Undead is a supplement for fantasy role-playing games published by Mayfair Games in 1986.

==Contents==
Undead is a campaign setting supplement which details the volcanic realm known as Verdaise, which is ruled by the undead. The book presents a collection of new undead monsters, spells, and magic items, as well as details of tactics that undead use in war, as well as an adventure scenario that takes place in Verdaise and is intended for player characters of levels 6-9.

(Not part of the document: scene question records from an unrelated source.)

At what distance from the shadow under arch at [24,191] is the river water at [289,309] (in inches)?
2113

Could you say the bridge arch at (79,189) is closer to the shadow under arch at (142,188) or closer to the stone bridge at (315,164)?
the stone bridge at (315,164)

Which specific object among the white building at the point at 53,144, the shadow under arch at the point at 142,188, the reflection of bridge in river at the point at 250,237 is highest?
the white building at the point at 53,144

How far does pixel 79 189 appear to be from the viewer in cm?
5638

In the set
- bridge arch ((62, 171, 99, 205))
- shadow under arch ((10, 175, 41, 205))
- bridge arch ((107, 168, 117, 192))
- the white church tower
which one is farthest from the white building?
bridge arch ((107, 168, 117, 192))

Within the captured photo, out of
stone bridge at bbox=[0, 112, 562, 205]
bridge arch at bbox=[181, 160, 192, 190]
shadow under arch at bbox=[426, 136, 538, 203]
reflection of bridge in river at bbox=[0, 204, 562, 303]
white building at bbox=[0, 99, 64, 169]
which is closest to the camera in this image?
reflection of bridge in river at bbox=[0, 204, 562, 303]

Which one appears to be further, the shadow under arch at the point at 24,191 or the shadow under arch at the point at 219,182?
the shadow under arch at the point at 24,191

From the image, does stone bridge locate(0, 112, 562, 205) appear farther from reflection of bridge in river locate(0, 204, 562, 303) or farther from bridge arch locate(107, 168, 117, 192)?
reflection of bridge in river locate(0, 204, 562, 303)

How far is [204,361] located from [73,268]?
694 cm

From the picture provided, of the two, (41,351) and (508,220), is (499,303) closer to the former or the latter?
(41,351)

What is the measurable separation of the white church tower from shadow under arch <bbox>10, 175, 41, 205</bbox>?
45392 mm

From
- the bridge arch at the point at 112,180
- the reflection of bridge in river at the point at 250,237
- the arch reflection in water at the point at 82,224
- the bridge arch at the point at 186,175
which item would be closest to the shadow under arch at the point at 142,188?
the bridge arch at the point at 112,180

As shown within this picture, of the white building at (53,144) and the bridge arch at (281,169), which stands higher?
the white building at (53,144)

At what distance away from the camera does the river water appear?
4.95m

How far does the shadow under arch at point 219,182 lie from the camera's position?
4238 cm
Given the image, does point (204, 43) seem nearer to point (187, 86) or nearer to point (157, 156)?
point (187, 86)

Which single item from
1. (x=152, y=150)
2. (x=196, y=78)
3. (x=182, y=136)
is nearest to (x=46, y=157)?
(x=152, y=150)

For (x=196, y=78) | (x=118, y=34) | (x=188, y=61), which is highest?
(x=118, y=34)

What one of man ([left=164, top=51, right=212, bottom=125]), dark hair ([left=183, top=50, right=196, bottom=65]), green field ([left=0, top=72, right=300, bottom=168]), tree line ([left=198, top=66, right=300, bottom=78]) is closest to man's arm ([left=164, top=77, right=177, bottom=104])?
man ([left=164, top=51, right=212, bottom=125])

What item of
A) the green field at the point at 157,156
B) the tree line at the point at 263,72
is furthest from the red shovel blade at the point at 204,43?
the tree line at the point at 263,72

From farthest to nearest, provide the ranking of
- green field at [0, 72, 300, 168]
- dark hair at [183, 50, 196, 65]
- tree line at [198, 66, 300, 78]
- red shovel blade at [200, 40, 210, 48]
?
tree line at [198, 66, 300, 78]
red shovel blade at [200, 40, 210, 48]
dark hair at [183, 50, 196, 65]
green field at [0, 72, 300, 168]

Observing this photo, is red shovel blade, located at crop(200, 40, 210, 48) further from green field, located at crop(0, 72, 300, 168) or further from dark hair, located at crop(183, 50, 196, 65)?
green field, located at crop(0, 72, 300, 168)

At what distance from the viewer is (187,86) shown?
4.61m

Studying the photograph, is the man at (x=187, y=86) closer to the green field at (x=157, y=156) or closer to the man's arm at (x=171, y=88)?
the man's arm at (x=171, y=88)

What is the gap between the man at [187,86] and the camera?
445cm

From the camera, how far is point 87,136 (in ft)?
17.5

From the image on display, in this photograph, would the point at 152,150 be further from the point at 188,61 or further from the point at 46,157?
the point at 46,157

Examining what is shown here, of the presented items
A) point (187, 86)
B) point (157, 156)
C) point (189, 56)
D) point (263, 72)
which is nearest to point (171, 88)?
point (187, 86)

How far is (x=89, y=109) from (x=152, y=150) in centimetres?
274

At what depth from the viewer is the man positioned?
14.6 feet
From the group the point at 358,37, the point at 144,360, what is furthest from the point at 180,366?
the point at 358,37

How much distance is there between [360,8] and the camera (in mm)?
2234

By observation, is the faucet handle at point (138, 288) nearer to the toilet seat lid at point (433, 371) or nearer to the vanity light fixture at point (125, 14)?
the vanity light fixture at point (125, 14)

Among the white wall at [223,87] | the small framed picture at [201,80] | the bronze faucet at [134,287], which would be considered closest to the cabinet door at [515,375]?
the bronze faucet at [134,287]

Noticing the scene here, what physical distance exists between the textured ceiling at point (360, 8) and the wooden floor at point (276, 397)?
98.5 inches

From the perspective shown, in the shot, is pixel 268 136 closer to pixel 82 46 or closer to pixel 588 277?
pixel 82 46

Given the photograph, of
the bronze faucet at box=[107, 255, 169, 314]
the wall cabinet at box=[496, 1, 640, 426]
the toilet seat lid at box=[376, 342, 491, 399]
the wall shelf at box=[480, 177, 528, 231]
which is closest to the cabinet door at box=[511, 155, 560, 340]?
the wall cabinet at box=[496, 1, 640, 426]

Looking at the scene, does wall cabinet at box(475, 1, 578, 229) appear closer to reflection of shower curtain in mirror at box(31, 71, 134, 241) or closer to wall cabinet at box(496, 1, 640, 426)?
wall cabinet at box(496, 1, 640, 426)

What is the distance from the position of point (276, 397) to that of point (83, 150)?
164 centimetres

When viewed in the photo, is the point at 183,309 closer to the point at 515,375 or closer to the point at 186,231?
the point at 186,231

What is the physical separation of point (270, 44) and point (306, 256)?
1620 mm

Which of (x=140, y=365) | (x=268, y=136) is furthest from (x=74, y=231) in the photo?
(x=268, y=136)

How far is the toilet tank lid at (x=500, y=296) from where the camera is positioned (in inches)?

Undead is a supplement which details the campaign setting of the Verdaise region, which is built upon the floor of an enormous caldera of volcanoes, molten lakes, and lava tunnels, ruled by five Lichlords who serve the evil deity Dierguth. This god created the caldera when he blew up the mountain of Elgaard dwarves who had angered him, leaving an inhospitable land for the Lichlords to build undead legions, who conquered their neighboring lands and adding the inhabitants to their undead ranks. 200 dwarven freedom fighters have snuck into Verdaise through the lava tunnels, seeking to reclaim their homeland.

==Publication history==
Undead was written by Laurel Nicholson and John Keefe, with a cover by Michael Whelan, and was published by Mayfair Games in 1986 as an 80-page book. The supplement was part of the Role Aids line.

==Reception==
Undead was reviewed in Dragon #126 (October 1987) by Ken Rolston. He admitted that he was "a bit surprised at how good this supplement turned out. From the title, I envisioned an encyclopedic treatment of the standard undead types of most FRP games [...] with a couple of standard scenarios in which undead lords hide down in deep dungeons, guarded by scads of dead guys, daring bold adventurers to come in after them." Rolston added, "The volcanic terrain on the floor of the caldera [...] makes a unique and colorful campaign setting. The dead guys are nicely rendered. The discussion of undead unit tactics is pretty convincing [...] and there are some swell original spells, magical items, monsters, and grand sorcerous rituals that are specially tailored to the atmosphere and gaming elements of a campaign focusing on the undead." He continued: "The adventure is fairly linear, and there's quite a bit of dragging-around-by-the-nose, but this supplement is a good example of the genre. There are plenty of staging hints for hamming up the presentation, and plenty of resources for keeping the action moving and the players busy solving problems, parlaying with NPCs, and bashing dead guys. The final set piece really won my admiration." Rolston concluded his review by saying: "This is a quality AD&D game campaign supplement, comparable to some of TSR's better supplements. The setting is imaginative and fantastic; the dead guys are grim and menacing; there are plenty of neat new magics and monsters; and the adventure, while a bit contrived and manipulative, has some nice bits. The unusual two-color printing looks smart, and the graphic design is first-class. Nicholson and company have done a commendable job in advancing the reputation of Mayfair's modules."

Lawrence Schick in his book Heroic Worlds calls the book "Pretty good."